There's another upshot, too: The lessons Huteau's team learn by building Eagle Flight can feed back into Ubisoft Montreal's other teams, who are too busy crafting its sure-fire hits to stop and play around.

"I think that the triple-A projects count on us to explore, and diversify, and find new territories," Huteau says. "That's a really good thing about the structure of Ubisoft Montreal. We're not separated from the rest of the studio."

And this isn't just about developing techniques to reduce motion sickness or experiment with VR camera angles; there are design experiments, too. The company is famous for its open-world games, but Huteau's team, is taking them in a new direction for the company. That feeds back to Ubisoft Montreal at large.

"We have this concept of free flight mode... What we learned is that players are loving that. For once, there is no objective, there is no time pressure, there is no completion to make. They can, however, have an amazing experience and a really peaceful experience.
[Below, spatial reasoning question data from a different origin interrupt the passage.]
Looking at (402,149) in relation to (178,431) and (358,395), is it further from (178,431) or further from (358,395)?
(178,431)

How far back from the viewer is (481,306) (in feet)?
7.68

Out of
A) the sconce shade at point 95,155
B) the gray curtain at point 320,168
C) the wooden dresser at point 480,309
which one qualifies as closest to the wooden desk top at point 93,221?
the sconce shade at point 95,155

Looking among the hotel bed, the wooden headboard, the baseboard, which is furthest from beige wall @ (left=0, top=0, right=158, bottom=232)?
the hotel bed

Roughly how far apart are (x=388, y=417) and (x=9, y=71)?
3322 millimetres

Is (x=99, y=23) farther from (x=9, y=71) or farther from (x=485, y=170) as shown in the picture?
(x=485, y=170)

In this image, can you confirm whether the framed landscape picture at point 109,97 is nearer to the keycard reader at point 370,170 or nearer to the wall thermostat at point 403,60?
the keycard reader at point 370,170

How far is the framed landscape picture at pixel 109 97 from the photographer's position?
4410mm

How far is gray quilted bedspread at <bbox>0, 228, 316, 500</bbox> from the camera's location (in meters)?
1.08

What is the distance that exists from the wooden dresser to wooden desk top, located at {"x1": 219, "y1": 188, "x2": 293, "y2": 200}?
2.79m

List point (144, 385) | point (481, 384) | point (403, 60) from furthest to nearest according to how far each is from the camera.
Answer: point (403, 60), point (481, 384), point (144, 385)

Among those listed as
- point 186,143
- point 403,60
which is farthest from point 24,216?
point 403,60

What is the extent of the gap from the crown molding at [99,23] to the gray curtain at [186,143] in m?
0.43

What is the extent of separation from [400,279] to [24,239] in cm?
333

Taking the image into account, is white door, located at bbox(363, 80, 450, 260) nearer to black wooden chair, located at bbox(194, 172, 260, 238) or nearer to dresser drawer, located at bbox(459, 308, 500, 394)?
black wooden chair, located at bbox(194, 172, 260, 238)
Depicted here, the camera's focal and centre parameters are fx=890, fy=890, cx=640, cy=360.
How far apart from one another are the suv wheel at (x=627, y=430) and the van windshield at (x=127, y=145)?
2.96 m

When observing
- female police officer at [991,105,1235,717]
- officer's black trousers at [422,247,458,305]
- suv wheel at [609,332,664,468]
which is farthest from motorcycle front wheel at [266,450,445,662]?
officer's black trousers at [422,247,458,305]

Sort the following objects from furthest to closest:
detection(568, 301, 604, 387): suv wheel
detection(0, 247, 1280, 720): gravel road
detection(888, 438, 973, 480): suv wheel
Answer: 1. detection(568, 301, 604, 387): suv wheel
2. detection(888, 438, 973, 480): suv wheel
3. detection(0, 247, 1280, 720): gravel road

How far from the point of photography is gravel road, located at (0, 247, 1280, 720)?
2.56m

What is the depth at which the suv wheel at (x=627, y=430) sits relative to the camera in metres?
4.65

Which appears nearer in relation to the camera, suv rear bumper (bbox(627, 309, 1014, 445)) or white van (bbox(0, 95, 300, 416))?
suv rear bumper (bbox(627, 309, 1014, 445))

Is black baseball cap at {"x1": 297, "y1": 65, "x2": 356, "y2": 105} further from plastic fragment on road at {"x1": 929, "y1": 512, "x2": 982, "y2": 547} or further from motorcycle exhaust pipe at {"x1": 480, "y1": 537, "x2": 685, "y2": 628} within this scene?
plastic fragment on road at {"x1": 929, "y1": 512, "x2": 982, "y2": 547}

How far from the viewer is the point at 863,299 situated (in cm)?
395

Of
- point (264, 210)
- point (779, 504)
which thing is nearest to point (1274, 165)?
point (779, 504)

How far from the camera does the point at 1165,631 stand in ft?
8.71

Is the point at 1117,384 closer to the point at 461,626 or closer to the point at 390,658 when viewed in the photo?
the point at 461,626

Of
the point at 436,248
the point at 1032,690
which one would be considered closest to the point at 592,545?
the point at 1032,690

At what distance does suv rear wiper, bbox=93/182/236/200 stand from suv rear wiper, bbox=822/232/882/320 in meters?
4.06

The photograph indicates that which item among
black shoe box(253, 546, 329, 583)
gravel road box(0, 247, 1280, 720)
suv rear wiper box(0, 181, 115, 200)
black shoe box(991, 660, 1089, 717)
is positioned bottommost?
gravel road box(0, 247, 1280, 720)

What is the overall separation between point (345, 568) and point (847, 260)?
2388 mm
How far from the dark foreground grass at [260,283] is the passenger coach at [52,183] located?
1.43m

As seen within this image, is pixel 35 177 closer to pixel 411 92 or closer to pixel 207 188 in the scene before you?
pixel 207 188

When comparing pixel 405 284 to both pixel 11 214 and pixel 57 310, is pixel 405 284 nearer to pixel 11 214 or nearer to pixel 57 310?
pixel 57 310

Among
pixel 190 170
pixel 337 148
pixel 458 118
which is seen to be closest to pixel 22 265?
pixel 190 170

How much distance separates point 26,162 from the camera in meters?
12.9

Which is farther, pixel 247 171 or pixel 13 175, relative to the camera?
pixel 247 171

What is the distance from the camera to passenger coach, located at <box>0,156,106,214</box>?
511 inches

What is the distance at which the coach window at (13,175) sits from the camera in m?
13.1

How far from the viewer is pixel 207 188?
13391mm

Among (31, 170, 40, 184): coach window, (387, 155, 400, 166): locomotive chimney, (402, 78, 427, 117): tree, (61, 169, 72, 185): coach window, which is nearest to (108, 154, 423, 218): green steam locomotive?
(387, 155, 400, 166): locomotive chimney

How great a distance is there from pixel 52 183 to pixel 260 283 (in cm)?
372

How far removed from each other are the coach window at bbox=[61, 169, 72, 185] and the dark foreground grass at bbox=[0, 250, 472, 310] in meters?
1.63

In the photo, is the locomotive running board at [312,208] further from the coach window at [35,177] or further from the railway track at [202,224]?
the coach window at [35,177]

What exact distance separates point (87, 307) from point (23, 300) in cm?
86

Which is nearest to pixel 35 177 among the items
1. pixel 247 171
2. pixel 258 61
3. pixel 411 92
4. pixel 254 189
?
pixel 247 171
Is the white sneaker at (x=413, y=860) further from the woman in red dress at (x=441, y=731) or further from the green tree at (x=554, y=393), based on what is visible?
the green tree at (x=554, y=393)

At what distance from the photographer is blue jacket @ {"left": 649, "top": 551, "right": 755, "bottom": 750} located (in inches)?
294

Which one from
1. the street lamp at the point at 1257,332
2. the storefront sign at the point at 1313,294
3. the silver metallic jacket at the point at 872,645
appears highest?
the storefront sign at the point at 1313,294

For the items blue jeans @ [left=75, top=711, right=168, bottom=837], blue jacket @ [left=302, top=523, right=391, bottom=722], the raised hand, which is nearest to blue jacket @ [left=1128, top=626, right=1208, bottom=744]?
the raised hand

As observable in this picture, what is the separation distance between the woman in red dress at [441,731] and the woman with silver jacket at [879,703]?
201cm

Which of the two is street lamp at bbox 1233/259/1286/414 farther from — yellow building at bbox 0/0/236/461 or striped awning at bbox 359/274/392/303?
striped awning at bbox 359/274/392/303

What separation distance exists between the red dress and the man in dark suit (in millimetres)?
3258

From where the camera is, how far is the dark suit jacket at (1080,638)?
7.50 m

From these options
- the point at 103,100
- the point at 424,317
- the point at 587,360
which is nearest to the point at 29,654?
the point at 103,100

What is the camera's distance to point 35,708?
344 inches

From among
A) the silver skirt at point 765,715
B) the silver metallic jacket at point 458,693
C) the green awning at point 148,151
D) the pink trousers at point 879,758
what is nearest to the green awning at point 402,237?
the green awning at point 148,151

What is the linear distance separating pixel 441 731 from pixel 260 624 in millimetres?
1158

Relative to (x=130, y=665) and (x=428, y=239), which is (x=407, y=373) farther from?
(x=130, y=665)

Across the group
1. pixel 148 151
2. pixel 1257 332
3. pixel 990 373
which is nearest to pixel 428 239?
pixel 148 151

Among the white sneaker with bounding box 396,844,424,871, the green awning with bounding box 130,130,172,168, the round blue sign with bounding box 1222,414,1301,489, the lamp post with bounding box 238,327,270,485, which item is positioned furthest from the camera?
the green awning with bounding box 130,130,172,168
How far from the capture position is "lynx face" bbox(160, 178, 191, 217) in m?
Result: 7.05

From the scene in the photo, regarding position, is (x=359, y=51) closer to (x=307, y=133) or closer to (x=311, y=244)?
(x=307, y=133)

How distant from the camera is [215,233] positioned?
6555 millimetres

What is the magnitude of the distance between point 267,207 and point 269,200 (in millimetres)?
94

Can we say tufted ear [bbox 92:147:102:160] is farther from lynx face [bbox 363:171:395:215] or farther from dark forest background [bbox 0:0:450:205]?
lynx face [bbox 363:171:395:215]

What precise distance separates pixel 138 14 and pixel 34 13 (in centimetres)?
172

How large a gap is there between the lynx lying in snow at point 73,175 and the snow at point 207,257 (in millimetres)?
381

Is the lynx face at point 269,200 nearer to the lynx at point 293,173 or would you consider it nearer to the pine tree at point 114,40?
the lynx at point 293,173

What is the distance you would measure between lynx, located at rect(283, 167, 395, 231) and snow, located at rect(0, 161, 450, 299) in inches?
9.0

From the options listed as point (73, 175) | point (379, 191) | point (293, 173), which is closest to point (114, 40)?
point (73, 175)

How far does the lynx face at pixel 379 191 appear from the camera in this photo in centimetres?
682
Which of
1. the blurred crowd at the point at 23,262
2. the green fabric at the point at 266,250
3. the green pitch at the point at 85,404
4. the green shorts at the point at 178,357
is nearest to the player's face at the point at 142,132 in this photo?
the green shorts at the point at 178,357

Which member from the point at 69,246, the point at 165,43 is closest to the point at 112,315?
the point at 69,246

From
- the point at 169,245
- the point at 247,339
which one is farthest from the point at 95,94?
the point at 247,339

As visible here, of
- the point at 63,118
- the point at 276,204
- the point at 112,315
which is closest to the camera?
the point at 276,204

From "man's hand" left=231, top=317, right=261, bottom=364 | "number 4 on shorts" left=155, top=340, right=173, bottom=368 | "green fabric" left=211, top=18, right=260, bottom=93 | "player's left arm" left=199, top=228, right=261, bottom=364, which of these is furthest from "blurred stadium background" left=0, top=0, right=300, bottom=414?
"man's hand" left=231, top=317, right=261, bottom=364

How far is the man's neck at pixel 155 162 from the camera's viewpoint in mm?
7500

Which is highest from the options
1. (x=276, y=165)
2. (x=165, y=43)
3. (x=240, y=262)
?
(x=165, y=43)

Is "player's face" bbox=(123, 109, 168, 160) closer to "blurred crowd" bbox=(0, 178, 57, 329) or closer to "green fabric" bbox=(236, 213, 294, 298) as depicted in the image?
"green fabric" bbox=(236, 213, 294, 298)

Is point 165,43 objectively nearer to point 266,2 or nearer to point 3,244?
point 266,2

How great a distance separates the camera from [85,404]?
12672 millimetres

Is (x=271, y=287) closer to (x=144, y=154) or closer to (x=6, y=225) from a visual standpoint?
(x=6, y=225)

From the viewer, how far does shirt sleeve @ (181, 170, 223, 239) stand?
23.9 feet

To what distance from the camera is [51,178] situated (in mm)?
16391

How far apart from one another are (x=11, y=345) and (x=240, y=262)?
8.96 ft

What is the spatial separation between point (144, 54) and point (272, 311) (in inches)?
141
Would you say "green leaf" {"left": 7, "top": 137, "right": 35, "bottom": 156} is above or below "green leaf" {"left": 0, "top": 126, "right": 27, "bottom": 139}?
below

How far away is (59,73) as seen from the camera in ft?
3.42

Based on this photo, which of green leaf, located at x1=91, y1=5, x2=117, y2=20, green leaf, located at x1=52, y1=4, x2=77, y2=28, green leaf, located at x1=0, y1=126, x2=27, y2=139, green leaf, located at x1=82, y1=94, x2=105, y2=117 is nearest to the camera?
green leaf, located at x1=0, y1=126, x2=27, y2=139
When we discuss and present that with other projects, we find that it's very interesting."

"With a smaller project, we can do that. With ours, we can bring back answers. We can see if it's a good call or not, and at least we have this space to experiment."

Of course, though, the team is also learning vauable lessons about devleoping virtual reality games:  "we can focus on immersion and sensation," Huteau says. "We work a lot to polish the feeling of flying -- the sound, when you pass the trees."

Thea team focuses on "a really good emotional and sensation experience to have with the game, so we learn a lot."

For Eagle Flight, he says, "the new controls are cumulative recipe of several techniques we learned in the past year. We are pretty confident we have something fresh or new. For us, it is really a breakthrough. It's not something a little better; it's really something new for the game."